■ Entries shown:
━━━━━━━━

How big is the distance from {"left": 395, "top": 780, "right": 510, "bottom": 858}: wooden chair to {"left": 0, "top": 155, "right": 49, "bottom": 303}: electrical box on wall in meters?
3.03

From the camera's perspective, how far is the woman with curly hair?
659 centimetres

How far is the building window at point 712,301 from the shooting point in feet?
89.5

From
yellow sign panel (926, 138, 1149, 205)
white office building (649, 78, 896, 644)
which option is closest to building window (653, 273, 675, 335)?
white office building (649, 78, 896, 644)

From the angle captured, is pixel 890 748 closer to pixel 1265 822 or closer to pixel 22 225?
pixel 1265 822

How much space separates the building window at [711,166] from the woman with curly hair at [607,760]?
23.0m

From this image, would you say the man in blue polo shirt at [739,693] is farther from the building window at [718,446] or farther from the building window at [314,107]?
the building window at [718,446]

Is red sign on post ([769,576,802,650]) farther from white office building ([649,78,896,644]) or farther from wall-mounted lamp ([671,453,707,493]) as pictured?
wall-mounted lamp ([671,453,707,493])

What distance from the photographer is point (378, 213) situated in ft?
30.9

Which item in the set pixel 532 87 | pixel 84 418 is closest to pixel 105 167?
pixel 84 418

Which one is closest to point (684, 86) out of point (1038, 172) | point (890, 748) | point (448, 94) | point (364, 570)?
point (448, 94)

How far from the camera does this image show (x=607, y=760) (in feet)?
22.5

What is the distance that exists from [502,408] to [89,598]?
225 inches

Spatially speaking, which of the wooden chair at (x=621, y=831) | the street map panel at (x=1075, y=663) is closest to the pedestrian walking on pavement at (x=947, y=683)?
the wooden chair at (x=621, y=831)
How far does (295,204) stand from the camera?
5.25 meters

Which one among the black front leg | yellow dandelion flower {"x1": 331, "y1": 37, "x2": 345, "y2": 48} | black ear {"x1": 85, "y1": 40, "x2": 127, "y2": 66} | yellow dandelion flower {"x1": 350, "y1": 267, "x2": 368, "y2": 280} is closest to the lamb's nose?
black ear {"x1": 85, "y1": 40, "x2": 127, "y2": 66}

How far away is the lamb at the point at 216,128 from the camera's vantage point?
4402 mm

━━━━━━━━

■ Exercise instructions: Reproduce each of the lines above word for word.

■ The output:
How big is the distance from {"left": 395, "top": 780, "right": 510, "bottom": 858}: wooden chair to {"left": 0, "top": 155, "right": 49, "bottom": 303}: electrical box on wall in meters?
3.03

From the camera's perspective, how far is the woman with curly hair?
659 centimetres

How far is the building window at point 712,301 from the shooting point in feet?
89.5

From
yellow sign panel (926, 138, 1149, 205)
white office building (649, 78, 896, 644)
which option is closest to building window (653, 273, 675, 335)?
white office building (649, 78, 896, 644)

From the angle captured, is pixel 890 748 closer to pixel 1265 822 or closer to pixel 22 225?
pixel 1265 822

How much space separates the building window at [711,166] from the woman with curly hair at [607,760]?
23.0m

From this image, would you say the man in blue polo shirt at [739,693] is farther from the building window at [718,446] or farther from the building window at [314,107]?
the building window at [718,446]

Is red sign on post ([769,576,802,650]) farther from white office building ([649,78,896,644]) or farther from wall-mounted lamp ([671,453,707,493]) as pictured?
wall-mounted lamp ([671,453,707,493])

What distance from the photographer is point (378, 213) situated in ft?
30.9

Which item in the set pixel 532 87 | pixel 84 418 is closest to pixel 105 167?
pixel 84 418

Which one is closest to point (684, 86) out of point (1038, 172) | point (890, 748) | point (448, 94) | point (364, 570)?
point (448, 94)

How far from the camera does this image show (x=607, y=760) (in feet)?
22.5

What is the distance that exists from [502,408] to [89,598]?
225 inches

Spatially speaking, which of the wooden chair at (x=621, y=831) | the street map panel at (x=1075, y=663) is closest to the pedestrian walking on pavement at (x=947, y=683)?
the wooden chair at (x=621, y=831)
How far does (295,204) stand from the camera?
5.25 meters

Which one among the black front leg | yellow dandelion flower {"x1": 331, "y1": 37, "x2": 345, "y2": 48} | black ear {"x1": 85, "y1": 40, "x2": 127, "y2": 66} | yellow dandelion flower {"x1": 350, "y1": 267, "x2": 368, "y2": 280} is closest to the lamb's nose?
black ear {"x1": 85, "y1": 40, "x2": 127, "y2": 66}

How far away is the lamb at the point at 216,128 from the camera's vantage point?
4402 mm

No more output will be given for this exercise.